To exercise our right to be discharged, we must deliver to the trustee an opinion of counsel and an officers’ certificate stating that all conditions precedent to the satisfaction and discharge of the indenture have been complied with.

In addition to our right of discharge described above, we may deposit with the trustee funds or government securities sufficient to make payments on the debt securities of a series on the dates those payments are due and payable, then, at our option, either of the following will occur:

 

    we will be discharged from our obligations with respect to the debt securities of that series (“legal defeasance”); or

 

    we will no longer have any obligation to comply with the restrictive covenants under the indenture, and the related events of default will no longer apply to us, but some of our other obligations under the indenture and the debt securities of that series, including our obligation to make payments on those debt securities, will survive (“covenant defeasance”).
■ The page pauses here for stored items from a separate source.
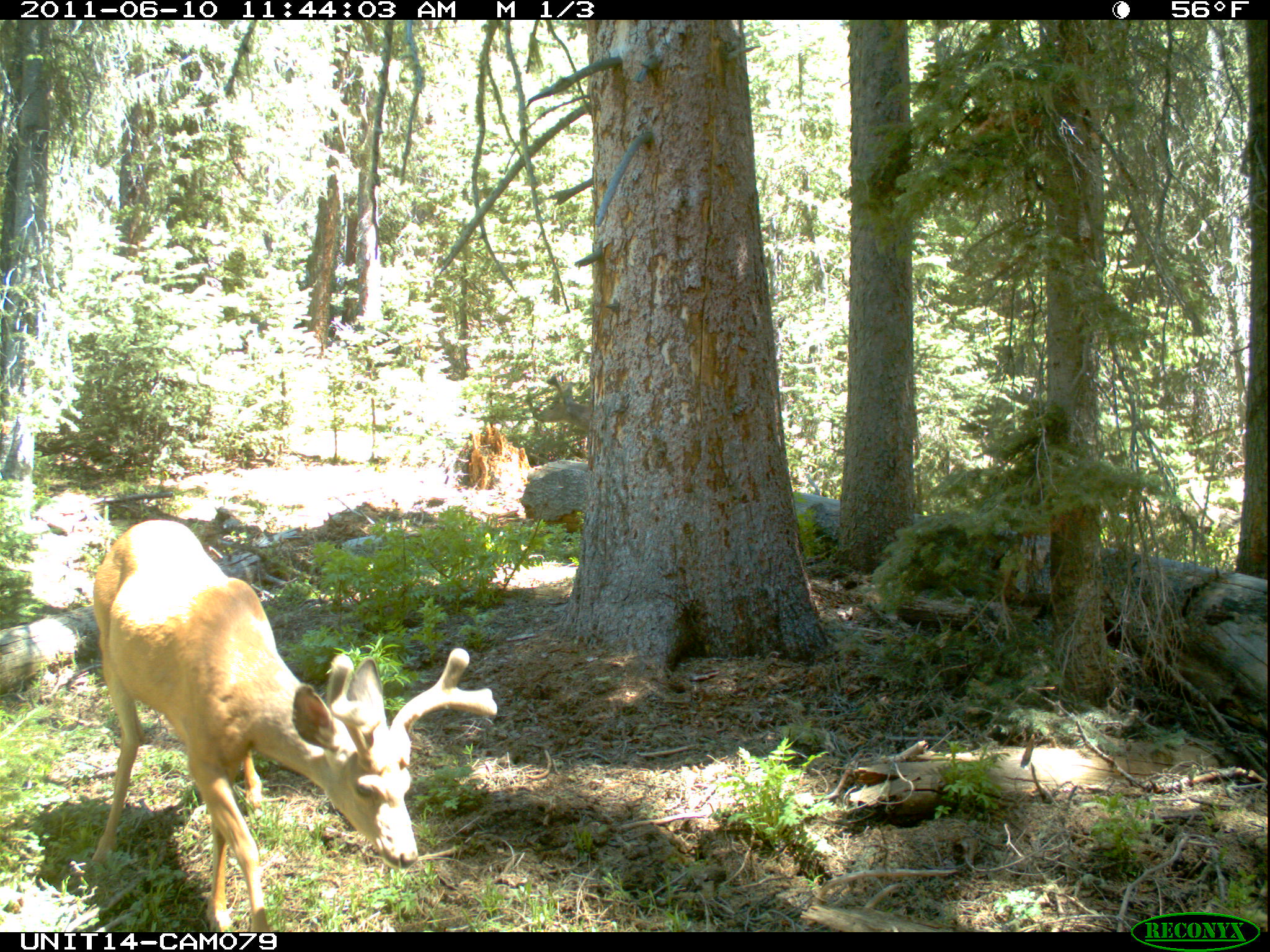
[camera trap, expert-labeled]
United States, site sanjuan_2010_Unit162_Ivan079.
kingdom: Animalia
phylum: Chordata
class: Mammalia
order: Artiodactyla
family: Cervidae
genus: Odocoileus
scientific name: Odocoileus hemionus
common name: mule deer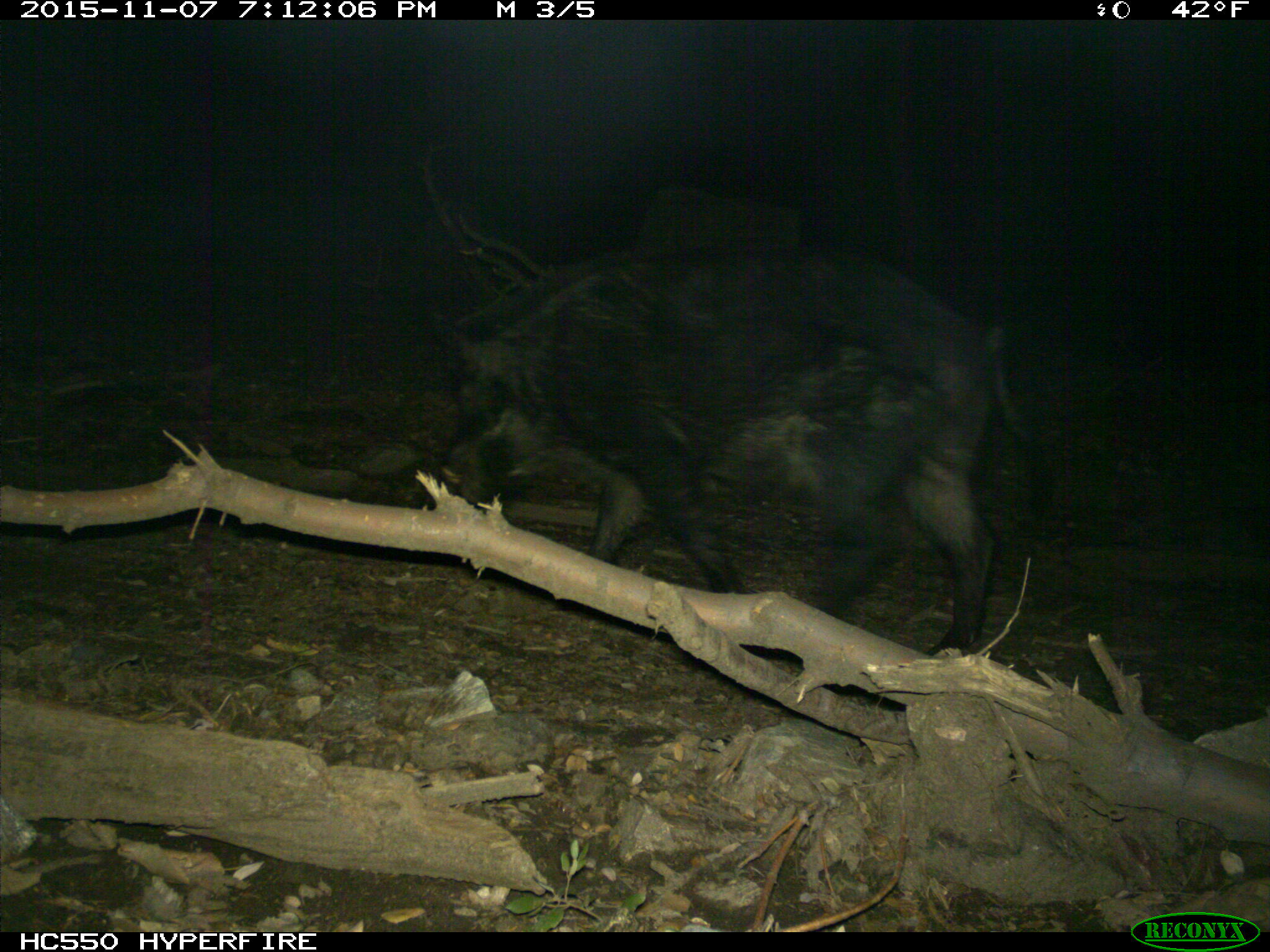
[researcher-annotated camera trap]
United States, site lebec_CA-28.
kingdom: Animalia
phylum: Chordata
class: Mammalia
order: Artiodactyla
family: Suidae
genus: Sus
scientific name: Sus scrofa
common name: wild boar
If we defease a series of debt securities, the holders of the debt securities of the series affected will not be entitled to the benefits of the indenture, except for our obligations to:

 

    register the transfer or exchange of debt securities;

 

    replace stolen, lost or mutilated debt securities; and

 

    maintain paying agencies and hold moneys for payment in trust.

Unless we inform you otherwise in a prospectus supplement, we will be required to deliver to the trustee an opinion of counsel that the deposit and related defeasance would not cause the holders of the debt securities to recognize income, gain or loss for United States federal income tax purposes. If we elect legal defeasance, that opinion of counsel must be based on a ruling from the United States Internal Revenue Service or a change in law to that effect.

Governing Law

The indenture is and the debt securities will be governed by and construed in accordance with the laws of the State of New York, without regard to conflicts of laws principles thereof.